On the surface, The Whistlers is a straightforward enough heist film with a twist that verges on quirky. Corruption and double-crossing reign supreme, the film’s protagonist Cristi (Vlad Ivanov) an unapologetically bent cop who finds himself in the Canary Islands to help a notorious businessman escape police custody with the help of the crook’s girlfriend, the suitably noir-named femme fatale Gilda (Catrinel Marlon). But the police on the small island of La Gomera are hardly above reproach themselves, a dizzying mise-en-abyme forming around the seemingly never-ending circle of surveillance operations, double-takes and deceptive personae.
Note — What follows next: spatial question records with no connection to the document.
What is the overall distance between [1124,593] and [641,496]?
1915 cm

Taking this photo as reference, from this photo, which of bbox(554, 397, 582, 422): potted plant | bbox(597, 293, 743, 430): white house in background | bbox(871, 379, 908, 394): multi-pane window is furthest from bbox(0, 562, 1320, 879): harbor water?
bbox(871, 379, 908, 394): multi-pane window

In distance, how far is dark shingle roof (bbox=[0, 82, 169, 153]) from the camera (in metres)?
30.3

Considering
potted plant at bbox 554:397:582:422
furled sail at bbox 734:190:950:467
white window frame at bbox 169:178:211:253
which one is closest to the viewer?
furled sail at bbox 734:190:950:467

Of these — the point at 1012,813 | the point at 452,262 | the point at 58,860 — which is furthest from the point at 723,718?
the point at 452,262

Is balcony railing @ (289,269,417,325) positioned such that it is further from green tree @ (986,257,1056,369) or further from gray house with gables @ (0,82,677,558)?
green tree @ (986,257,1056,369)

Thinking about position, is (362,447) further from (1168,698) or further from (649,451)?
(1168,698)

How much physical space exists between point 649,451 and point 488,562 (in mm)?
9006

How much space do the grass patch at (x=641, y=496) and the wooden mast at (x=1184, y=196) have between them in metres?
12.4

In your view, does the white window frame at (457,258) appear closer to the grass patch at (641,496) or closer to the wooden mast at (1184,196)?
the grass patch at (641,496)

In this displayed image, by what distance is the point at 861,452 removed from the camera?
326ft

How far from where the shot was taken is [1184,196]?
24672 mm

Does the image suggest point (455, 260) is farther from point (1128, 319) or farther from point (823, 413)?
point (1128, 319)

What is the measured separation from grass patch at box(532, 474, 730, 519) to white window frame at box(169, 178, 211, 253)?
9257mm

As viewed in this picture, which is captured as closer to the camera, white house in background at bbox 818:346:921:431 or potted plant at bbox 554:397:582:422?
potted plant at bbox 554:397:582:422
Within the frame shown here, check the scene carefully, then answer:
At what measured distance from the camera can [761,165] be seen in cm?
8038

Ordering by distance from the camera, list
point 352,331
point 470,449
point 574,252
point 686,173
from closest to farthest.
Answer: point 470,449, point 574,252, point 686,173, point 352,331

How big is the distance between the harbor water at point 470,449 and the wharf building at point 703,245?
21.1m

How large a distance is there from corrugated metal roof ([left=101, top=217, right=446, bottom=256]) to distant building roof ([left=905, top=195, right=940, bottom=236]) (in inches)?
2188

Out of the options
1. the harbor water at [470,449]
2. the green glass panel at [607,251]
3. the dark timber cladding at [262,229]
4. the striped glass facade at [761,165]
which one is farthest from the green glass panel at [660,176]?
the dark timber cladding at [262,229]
Where The Whistlers steps up, however, is predicated in Cristi’s ostensible excuse for being in La Gomera in the first place: he’s there to learn el silbo, a whistling ‘language’ specific to the island that allows its ‘speakers’ to communicate across vast distances. While an important and carefully documented real-life aspect of the island’s cultural and social heritage, as is noted within the film, it’s also super-useful for criminals who wish to communicate with each other publicly without the authorities cottoning on to what they are talking about, a scenario we see increasingly played out in the film as Cristi gets a handle on the whistling language and can communicate more freely with his co-conspirators.
While on the surface “the whistlers” of the film’s title may be there simply as a bit of an eccentric flourish, as is perhaps unsurprising with Porumboiu, there’s a lot more to it. Scratch beneath the surface, and the film plays out on screen in a number of ways that make accessing its multiple forms of oral communications impossible to follow without subtitles; on the slim chance that you happen to know English, Spanish and Romanian, Porumboiu is wise to guess that the number of people seeing the film who know those three languages and el siblo are probably close to zero. Most people – if not all people – are going to have to rely on subtitles to understand at least some of the film’s core dialogue.
It is here where not just the thrills but the thematic punch of The Whistlers can be found. Language can be both inclusive and exclusive; it can be a way to share secrets, but also a way to exclude others from them. There’s something ultimately very playful and very exciting in the way that Porumboiu experiments with language in the film, but it’s more than just hollow experimentalism: rather, The Whistlers is a clever but never smug exploration of the power of language itself, simultaneously demonstrating how the genius of the Romanian New Wave continues to take new and exciting forms.